==== Belge kesiti ====

Yandaki bebenin ağlaması ya da soförün dikiz aynasından sizi dikizlemes ya da çok yavaş ilerlenmesi ya da şunu uzatırmısınız diye sorulması ya da şoförün müzik zevki ya da erkeğin yanına oturmayıp ayakta işkence çekmeye razı olan 'namuslu' teyzeler.
otobüs şoförünün bahsettiği arkadaki boşluğu bulamamaktır.

görsel

bu da olabilir:
görsel
çok kalabalık olduğu için inememek veya bir durak sonra inebilmek.
halk otobüsünde karnı burnunda tabir ettiğimiz bir halde hamile olmama rağmen kesinlikle kimsenin yer vermemesidir. bu durum ön koltuklarda oturan kişiyi kaldırmamla ve hayretler içinde" bu kadar da olmaz artık" dememle biter. demek otobüste doğursam kendi kendime, o da olur yani. kedi gibi.

==== Malzeme ====

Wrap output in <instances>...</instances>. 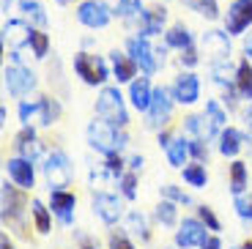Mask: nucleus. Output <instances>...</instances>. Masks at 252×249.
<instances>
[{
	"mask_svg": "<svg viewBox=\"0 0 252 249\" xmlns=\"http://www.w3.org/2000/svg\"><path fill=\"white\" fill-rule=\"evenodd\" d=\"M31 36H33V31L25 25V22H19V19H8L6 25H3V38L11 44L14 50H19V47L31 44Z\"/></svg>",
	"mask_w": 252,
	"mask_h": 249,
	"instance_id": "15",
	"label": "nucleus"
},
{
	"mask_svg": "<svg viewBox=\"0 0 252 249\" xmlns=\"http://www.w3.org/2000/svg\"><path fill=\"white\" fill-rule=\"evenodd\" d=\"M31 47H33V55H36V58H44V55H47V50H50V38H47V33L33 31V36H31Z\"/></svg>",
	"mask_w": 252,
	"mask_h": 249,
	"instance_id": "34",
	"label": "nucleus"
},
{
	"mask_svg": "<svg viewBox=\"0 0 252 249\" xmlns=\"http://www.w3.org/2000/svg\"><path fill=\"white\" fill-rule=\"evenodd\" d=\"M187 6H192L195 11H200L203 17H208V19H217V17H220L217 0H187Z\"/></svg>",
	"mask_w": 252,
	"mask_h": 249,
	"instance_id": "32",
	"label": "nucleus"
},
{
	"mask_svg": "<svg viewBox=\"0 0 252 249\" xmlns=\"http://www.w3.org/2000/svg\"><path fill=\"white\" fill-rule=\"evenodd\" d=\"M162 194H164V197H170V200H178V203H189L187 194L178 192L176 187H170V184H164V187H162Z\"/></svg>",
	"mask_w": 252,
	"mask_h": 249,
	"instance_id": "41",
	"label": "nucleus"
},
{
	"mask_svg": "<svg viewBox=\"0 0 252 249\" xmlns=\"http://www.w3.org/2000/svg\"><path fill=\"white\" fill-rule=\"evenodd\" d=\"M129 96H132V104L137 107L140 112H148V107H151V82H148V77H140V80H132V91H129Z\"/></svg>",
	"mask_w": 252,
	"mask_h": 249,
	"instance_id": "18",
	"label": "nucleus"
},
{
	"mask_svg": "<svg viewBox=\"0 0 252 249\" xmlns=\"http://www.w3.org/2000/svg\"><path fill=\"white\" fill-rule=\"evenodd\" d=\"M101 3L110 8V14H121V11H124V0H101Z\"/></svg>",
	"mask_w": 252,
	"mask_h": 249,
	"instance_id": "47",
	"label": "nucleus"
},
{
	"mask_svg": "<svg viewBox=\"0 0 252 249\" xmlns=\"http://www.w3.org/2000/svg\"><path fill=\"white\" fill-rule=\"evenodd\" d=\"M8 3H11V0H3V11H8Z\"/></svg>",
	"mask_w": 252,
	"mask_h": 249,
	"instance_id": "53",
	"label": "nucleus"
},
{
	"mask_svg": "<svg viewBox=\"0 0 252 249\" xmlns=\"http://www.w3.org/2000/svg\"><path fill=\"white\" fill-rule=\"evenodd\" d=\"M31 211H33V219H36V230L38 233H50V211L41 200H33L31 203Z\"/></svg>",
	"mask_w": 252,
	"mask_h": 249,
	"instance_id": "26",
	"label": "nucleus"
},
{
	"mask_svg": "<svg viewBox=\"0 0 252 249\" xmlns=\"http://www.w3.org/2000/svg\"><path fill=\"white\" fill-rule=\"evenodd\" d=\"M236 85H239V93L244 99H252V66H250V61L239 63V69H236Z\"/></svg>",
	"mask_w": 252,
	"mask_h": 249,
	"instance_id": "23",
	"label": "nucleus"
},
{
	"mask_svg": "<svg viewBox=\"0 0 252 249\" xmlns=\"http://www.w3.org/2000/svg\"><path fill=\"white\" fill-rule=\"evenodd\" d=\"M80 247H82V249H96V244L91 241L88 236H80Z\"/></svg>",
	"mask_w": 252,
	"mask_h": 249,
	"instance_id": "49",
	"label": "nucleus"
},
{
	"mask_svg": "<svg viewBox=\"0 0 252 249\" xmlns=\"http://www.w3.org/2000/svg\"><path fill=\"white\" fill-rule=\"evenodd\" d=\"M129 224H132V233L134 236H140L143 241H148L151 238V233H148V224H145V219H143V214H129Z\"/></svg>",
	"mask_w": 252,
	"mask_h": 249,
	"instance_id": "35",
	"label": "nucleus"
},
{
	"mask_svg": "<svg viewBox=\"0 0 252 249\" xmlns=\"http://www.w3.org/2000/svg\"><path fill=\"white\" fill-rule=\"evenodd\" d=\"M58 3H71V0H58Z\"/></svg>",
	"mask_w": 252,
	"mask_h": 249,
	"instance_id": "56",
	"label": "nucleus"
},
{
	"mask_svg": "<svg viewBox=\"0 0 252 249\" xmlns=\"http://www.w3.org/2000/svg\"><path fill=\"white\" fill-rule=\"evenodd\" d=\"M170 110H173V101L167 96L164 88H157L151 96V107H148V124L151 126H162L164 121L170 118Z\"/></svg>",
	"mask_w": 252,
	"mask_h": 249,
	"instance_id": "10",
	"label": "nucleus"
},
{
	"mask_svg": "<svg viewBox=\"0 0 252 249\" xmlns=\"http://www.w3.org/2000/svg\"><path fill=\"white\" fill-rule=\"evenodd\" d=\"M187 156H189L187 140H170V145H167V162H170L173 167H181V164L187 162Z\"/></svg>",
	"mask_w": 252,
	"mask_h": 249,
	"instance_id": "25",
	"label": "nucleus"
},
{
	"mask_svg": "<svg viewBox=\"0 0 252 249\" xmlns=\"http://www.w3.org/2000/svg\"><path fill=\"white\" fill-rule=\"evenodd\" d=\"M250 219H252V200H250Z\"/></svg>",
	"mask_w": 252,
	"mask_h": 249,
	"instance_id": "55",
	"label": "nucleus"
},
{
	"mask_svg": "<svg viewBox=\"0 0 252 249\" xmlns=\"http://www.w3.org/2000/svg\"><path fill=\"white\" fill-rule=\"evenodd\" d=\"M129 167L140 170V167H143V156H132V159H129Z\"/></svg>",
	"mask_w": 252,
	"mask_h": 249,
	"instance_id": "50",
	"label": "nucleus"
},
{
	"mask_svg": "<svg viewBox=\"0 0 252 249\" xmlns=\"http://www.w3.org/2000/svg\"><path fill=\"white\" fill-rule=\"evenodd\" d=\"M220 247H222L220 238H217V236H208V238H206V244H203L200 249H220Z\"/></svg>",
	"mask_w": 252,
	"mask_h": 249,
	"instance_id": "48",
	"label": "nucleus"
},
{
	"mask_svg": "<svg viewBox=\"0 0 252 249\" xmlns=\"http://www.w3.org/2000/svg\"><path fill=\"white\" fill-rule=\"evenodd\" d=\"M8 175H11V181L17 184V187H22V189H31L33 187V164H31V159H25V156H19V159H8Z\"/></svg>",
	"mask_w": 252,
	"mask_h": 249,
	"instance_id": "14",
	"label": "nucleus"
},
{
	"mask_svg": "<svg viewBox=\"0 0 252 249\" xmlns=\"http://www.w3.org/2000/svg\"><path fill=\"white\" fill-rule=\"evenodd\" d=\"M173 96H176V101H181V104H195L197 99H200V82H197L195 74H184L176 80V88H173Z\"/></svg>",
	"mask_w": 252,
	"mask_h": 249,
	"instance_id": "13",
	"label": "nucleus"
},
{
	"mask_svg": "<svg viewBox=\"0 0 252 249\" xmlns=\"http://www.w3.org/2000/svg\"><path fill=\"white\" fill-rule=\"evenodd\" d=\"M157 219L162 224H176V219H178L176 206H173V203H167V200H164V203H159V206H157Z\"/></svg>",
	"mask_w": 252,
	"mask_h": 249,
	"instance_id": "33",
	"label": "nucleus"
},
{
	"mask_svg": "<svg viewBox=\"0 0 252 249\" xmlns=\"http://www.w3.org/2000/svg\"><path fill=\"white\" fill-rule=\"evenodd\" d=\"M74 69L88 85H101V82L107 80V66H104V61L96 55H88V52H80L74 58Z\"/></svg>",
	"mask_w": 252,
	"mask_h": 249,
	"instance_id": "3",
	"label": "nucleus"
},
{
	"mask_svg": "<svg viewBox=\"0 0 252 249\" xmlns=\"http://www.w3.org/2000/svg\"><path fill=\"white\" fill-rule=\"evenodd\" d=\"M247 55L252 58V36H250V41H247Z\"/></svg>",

====

Çözülecek sorunlar:
**1.** Lütfen otobüs yolculuğundaki sıkıntılarla ilgili metinden "otobüs şoförünün bahsettiği" sözlerinden başlayıp "durak sonra inebilmek." sözlerine kadar, bunlar da dahil olmak üzere, olan kısmı birebir yazın.
**2.** Otobüs yolculuğundaki sıkıntıları anlatan metni kaldığı yerden devam ettirin.

Görevlere göre yanıtlar:
**1.**
otobüs şoförünün bahsettiği arkadaki boşluğu bulamamaktır.

görsel

bu da olabilir:
görsel
çok kalabalık olduğu için inememek veya bir durak sonra inebilmek.

**2.**
- Telefonuyla yüksek sesle konuşanlar. Böyle insanları kapı açıldığında aşağı ittirmek istiyorum. (Yani bize ne senin ofisindeki klimanın su damlatmasından..)
- Duşun icat edilmediği orta çağ avrupasından otobüse direk ışınlanan tekeler. (Bunlar da lütfen ölsün, tahammül edemiyorum)
kapıdan girince bulduğu ilk boşlukta direk gibi bekleyip yolu tıkayanlar.